だけどそれは放っておかれているわけではなくて、私のタイミングと飯田くんのタイミングが合わないだけだと、付き合ううちにわかってきた。
いつも痺れを切らして連絡をしてしまう私。
それももう慣れた。
だけど今日のデートは飯田くんから誘ってくれたんだ。
会社の斡旋で水族館のチケットを入手したから、一緒に行こうって。
そんなの、ウキウキしない訳がない。
私はお気に入りの、シックな中に控え目なビーズとレースが施されたワンピースで出掛ける。

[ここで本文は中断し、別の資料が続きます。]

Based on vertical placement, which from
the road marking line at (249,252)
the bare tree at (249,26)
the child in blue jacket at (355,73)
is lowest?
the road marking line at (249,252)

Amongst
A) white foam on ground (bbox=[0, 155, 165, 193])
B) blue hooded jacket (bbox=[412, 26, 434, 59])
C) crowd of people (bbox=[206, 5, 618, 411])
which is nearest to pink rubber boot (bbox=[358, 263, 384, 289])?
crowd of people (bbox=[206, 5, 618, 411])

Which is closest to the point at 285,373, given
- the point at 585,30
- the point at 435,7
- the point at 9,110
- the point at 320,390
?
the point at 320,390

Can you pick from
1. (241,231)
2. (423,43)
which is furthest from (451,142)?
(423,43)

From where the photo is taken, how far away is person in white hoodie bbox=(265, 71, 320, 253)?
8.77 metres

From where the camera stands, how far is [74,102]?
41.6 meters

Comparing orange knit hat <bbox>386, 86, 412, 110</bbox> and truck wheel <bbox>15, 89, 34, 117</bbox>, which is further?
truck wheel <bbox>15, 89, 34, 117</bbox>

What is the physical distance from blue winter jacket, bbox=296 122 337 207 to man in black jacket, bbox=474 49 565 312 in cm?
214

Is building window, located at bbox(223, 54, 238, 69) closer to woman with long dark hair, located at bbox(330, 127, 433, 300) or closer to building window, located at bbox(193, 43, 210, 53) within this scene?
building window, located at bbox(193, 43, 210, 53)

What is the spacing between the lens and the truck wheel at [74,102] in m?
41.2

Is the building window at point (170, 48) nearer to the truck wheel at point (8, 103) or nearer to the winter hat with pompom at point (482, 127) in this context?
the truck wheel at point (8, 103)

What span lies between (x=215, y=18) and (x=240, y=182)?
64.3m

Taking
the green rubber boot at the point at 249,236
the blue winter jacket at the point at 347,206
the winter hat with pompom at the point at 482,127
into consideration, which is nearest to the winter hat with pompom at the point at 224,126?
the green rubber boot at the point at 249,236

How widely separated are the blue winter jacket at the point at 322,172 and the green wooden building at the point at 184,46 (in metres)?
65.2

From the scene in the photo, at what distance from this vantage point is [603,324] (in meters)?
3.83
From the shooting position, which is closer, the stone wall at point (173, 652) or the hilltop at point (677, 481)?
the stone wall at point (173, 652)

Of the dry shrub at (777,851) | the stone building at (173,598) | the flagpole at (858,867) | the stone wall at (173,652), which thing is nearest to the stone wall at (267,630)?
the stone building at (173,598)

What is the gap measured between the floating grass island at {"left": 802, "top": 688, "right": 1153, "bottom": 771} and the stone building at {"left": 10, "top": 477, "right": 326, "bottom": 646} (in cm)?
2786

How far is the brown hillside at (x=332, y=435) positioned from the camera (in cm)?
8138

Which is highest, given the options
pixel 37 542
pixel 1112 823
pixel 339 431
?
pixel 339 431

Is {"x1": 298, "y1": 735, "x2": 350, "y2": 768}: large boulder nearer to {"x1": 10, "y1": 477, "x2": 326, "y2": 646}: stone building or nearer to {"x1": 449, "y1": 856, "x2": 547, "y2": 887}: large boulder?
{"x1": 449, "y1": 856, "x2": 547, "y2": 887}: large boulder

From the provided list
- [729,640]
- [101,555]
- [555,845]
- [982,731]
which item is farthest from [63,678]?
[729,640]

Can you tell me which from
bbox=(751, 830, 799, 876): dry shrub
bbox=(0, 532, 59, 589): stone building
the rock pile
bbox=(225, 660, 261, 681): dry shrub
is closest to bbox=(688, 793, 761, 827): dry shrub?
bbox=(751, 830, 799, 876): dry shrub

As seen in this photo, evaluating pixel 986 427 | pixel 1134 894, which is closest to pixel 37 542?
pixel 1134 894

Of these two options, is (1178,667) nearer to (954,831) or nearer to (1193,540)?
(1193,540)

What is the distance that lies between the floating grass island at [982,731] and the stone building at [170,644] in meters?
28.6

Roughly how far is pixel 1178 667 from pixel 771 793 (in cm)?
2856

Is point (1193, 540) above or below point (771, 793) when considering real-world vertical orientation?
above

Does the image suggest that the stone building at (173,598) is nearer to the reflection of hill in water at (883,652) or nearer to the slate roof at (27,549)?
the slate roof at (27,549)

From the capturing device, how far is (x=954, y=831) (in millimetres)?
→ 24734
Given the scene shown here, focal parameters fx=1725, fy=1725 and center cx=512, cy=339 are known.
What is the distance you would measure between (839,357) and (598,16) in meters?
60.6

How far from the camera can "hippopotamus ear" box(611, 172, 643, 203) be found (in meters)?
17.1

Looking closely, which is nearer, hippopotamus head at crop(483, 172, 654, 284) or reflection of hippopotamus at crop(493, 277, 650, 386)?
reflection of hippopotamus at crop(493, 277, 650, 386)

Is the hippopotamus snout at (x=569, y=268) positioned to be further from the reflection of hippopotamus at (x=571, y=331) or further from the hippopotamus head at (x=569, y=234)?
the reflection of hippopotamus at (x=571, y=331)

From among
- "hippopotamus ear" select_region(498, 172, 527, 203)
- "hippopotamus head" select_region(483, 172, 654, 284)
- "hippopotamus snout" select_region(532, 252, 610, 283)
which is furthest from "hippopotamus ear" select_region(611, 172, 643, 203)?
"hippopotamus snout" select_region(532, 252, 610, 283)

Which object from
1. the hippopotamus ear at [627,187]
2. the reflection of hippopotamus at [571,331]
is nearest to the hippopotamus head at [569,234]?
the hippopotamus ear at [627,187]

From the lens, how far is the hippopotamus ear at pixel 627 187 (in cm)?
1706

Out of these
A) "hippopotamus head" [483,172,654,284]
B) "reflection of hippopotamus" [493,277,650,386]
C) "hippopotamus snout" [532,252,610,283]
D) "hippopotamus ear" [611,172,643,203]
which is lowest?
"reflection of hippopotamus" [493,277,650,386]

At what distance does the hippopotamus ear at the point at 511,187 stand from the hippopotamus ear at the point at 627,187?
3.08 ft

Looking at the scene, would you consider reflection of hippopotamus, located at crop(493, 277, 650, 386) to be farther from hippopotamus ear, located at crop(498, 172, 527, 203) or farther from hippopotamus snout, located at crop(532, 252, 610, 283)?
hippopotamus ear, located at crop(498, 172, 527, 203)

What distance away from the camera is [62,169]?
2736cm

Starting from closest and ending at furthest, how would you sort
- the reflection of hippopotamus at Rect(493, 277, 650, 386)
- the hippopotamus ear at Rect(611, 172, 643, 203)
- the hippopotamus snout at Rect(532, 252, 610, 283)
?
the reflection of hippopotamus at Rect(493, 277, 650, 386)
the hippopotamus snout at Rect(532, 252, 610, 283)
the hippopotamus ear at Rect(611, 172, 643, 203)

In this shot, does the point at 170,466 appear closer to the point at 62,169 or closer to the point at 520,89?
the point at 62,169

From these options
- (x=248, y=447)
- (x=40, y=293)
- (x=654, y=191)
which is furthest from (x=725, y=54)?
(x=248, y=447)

可愛いって言ってくれるといいな、なんて想いを馳せながら。
待ち合わせ場所には先に飯田くんが待っていてくれて、いつものように優しい笑顔で迎えてくれる。
それだけで何かほっとする。
私はお気に入りのワンピースをヒラヒラさせながら、駆け寄った。
飯田くんは私を見ると目を細めた。
そこは「可愛い」って言ってほしいんだけどな。
何も言ってくれないけど、視線は満足そうだ。
彼は言葉よりも目で語る。
それも最近わかってきたこと。
でも本当は言葉がほしいんだよ。
女心がわからない、にぶちんめ。
まあ、そんなところも飯田くんらしい。